- Excerpted text:
- Opening Delimiter -
Pascal Siggelkow
Last summer, the plague chronicle got debunked by man-bun sporting "fact-finder" Pascal Siggelkow. This bizarre mediocrity for the clown car license-fee funded state media operation known as Tagesschau, and his latest foray into debunkery (knowledge of which I owe to Florian Warweg on Twitter) really sets a new bar for media ineptitude. As you read, remember that Tagesschau is not some stupid blog or a regional television show, but rather a leading German television news service produced by ARD with an associated print operation, which altogether reaches millions of Germans everyday.

Lately, Siggelkow directed both digits of his IQ to the problem of debunking Seymour Hersh's Nord Stream story. His objections are mostly the usual stuff that everyone is complaining about, but at some point his beleaguered brain stumbled across what he thought was new and heretofore undeboonked detail. Specifically, he found Hersh's report that divers would "plant shaped C4 charges" on the pipelines wildly improbable, because C4 charges do not generally come in the form of plants.

Pascal Siggelkow article

With the help of an equally absurd "explosives expert" named David Domjahn, who looks like this:

David Domjahn explosives Germany Nord Stream
and who runs a creepy website where he talks about how exciting it is to be licensed to use explosives and how blowing things up is full of artistic possibilities, Siggelkow penned four full paragraphs debunking the possibility of plant-shaped C4 charges. All four of these paragraphs somehow made it through the entire Tagesschau editorial process unmolested and appeared on their website yesterday:
Explosives in plant form unlikely

There is also uncertainty about the details of the detonations. Hersh writes that the divers placed the plastic explosive C4 "in the form of plants on the four pipelines with concrete protective covers." Only three of the four pipelines were destroyed, however, and one Nord Stream 2 pipe remains undamaged. Whether explosive charges failed or the attackers spared a quarter of the capacity is unclear as of today.

Additionally, experts say the seismographic recordings of the explosions show that the detonations must have had a TNT equivalent of several hundred kilogrammes. "It would be a safer bet to use 300 to 400 kilogrammes of C4 explosives per detonation," says David Domjahn, a lecturer in explosive technology at the Karlsruhe Institute of Technology (KIT). Against this background, the thesis that the explosives were placed in plant form is "unrealistic".
- Closing Delimiter -
(Items in a dataset)
- Opening Delimiter -
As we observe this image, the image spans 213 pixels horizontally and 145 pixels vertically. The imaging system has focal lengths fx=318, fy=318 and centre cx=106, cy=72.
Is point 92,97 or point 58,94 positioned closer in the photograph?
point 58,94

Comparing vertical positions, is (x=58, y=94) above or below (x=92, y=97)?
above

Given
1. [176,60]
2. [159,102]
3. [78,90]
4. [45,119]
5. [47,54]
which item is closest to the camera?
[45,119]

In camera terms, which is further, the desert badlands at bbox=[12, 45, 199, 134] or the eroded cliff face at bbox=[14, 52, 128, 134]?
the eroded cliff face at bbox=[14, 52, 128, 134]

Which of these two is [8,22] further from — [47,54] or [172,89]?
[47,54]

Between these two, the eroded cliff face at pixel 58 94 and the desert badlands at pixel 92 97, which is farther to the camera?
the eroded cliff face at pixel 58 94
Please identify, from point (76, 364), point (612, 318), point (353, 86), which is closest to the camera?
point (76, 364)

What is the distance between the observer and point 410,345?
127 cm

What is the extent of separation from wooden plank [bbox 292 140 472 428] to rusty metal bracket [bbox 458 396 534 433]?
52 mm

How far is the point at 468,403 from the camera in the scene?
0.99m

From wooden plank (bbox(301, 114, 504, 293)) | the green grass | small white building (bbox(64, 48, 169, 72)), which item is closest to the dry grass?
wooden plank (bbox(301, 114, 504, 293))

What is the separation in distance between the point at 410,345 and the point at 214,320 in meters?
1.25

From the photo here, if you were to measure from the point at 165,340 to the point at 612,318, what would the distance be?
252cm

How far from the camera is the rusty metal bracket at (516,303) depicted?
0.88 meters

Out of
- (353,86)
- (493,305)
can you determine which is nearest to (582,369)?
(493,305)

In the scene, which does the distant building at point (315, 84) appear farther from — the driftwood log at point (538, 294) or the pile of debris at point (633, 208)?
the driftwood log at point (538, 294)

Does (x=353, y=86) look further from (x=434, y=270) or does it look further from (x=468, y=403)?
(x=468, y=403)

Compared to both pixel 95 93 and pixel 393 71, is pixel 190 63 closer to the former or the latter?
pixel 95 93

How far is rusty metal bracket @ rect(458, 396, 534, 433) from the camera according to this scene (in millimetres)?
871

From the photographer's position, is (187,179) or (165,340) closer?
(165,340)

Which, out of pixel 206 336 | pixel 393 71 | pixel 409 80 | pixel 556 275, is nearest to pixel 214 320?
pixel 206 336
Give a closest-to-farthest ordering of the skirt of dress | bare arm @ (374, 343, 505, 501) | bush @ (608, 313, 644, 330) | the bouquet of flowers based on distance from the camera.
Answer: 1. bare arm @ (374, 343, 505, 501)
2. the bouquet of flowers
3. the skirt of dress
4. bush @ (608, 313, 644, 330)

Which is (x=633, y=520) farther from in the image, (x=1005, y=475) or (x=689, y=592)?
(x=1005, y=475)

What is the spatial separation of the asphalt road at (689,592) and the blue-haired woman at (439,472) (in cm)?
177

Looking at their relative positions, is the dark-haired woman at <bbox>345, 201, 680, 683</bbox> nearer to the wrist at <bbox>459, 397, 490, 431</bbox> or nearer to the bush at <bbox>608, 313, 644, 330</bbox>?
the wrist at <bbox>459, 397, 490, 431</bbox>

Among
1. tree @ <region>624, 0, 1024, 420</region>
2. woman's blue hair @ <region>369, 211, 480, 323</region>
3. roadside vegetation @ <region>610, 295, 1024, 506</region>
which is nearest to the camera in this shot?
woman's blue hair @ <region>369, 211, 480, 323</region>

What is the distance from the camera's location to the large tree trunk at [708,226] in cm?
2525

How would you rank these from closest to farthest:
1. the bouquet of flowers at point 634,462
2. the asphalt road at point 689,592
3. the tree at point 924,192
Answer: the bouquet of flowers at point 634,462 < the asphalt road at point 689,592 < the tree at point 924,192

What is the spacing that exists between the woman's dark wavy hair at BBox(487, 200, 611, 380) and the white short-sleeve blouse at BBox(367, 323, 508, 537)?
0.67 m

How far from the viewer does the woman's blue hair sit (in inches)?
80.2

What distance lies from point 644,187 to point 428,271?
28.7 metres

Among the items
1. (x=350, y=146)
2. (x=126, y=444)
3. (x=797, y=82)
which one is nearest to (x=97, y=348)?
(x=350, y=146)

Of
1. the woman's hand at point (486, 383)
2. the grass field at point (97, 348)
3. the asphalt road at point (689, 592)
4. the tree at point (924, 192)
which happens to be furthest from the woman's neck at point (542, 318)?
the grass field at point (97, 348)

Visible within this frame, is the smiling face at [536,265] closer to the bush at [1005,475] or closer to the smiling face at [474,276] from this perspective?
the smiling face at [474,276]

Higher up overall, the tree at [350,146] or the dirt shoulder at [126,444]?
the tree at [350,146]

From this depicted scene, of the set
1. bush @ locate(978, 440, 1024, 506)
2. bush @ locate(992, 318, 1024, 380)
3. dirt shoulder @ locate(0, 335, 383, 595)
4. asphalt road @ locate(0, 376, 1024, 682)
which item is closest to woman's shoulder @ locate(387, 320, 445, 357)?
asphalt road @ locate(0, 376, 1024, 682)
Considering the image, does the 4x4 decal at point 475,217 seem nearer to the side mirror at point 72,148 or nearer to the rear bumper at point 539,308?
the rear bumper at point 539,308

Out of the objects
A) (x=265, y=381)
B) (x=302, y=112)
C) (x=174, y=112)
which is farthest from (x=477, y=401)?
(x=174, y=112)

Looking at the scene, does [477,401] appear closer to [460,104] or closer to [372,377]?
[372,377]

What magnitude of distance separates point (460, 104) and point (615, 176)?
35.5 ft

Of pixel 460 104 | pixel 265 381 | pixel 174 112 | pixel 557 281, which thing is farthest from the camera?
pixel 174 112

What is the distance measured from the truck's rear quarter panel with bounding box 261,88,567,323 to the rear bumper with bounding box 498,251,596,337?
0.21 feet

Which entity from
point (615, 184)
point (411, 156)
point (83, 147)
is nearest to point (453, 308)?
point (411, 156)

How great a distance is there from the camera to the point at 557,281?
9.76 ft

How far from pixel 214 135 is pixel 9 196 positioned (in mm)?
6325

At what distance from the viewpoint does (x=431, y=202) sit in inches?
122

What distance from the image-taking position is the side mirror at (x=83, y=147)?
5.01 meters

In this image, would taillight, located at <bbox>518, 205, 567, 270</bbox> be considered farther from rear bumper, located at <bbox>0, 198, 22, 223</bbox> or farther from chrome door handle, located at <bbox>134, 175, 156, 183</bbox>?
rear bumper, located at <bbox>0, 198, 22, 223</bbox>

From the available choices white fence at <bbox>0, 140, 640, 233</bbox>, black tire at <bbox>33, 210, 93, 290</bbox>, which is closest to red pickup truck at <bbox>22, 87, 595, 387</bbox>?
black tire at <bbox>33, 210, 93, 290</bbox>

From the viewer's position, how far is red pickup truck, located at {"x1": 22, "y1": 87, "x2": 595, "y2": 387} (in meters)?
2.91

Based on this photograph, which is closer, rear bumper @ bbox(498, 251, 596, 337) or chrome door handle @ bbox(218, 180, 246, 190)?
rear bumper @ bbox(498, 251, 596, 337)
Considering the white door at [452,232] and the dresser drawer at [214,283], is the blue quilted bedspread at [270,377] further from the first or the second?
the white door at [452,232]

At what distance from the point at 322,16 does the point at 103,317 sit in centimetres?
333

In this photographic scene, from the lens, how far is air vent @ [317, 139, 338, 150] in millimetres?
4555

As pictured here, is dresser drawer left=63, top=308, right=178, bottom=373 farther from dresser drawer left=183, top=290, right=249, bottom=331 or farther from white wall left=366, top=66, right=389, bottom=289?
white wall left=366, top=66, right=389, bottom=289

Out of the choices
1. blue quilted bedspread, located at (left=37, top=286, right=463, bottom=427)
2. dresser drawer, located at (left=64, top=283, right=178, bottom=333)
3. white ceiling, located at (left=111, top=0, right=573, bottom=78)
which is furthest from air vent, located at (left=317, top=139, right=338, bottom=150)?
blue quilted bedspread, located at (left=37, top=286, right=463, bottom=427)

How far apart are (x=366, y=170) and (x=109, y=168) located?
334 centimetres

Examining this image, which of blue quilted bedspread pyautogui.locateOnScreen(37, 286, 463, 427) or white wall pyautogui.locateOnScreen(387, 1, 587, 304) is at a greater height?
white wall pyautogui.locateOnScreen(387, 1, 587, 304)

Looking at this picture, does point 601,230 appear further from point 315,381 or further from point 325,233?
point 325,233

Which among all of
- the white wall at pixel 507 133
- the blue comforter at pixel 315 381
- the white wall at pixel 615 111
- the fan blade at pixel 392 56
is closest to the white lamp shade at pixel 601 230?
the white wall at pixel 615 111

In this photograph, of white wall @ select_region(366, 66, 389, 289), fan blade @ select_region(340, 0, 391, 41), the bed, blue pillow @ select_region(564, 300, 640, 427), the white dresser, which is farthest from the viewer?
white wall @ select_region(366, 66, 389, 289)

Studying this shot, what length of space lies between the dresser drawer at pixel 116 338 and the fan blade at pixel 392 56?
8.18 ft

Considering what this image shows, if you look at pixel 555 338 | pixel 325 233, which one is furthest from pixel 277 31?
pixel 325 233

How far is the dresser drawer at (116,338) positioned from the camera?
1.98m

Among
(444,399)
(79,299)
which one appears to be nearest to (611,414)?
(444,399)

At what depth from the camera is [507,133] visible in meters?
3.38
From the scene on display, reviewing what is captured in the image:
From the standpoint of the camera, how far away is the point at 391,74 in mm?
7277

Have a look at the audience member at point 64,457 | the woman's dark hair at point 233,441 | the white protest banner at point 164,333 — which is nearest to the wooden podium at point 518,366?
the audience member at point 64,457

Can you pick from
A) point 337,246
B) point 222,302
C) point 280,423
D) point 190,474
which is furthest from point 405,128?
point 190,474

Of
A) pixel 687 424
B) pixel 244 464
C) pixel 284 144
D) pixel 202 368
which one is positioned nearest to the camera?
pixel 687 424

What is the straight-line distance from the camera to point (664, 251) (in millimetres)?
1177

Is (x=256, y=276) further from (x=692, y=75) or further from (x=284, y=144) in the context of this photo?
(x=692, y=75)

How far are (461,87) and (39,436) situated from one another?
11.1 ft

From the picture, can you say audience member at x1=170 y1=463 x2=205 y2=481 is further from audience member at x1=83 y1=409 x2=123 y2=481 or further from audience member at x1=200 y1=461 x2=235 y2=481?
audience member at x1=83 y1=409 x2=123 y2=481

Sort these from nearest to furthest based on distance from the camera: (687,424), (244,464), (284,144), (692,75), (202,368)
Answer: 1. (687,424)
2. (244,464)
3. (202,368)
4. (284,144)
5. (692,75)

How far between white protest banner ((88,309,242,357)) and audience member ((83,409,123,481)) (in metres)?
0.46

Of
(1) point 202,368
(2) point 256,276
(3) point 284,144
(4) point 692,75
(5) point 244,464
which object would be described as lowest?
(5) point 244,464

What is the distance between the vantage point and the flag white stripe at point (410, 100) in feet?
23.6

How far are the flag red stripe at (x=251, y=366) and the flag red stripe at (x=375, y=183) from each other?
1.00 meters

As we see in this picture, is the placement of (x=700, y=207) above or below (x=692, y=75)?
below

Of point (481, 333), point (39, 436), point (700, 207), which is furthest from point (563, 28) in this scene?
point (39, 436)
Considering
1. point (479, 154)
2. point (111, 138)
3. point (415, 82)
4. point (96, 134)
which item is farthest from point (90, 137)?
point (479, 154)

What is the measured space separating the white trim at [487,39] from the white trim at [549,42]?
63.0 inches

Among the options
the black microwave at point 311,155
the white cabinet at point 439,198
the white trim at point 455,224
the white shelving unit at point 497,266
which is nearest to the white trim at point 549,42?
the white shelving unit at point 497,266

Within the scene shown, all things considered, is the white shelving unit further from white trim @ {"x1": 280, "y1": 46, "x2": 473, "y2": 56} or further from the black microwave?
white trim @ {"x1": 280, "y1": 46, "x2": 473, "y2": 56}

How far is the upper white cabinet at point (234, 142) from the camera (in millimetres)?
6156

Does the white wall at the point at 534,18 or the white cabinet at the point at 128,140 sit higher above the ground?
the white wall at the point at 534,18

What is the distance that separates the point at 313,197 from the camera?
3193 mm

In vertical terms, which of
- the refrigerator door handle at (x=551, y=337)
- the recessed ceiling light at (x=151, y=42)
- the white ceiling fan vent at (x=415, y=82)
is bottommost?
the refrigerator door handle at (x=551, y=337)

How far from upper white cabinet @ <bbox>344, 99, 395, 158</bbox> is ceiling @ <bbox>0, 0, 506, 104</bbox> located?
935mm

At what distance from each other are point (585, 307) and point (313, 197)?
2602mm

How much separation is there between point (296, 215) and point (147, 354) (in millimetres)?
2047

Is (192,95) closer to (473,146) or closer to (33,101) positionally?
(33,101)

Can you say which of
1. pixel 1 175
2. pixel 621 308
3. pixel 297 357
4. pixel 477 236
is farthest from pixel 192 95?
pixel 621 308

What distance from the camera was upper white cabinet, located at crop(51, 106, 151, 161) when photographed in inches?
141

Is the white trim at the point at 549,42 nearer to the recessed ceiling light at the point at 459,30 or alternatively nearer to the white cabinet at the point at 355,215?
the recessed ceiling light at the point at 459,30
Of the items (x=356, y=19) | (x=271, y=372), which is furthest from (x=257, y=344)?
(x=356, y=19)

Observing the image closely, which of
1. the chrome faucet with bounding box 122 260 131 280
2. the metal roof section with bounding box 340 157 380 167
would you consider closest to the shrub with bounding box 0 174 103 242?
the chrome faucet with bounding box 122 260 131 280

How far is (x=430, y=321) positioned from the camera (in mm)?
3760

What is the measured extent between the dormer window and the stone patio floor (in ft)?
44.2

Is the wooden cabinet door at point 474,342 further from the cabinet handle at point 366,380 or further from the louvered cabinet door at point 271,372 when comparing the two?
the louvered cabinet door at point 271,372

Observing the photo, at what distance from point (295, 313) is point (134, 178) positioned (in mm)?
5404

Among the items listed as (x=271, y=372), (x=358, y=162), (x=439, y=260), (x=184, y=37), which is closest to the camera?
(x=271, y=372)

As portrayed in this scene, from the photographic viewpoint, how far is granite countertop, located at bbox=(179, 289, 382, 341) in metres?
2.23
- Closing Delimiter -
- Your instructions: In the text about Pascal Siggelkow, where is David Domjahn a lecturer in explosive technology?

- Result of this task: At the Karlsruhe Institute of Technology (KIT).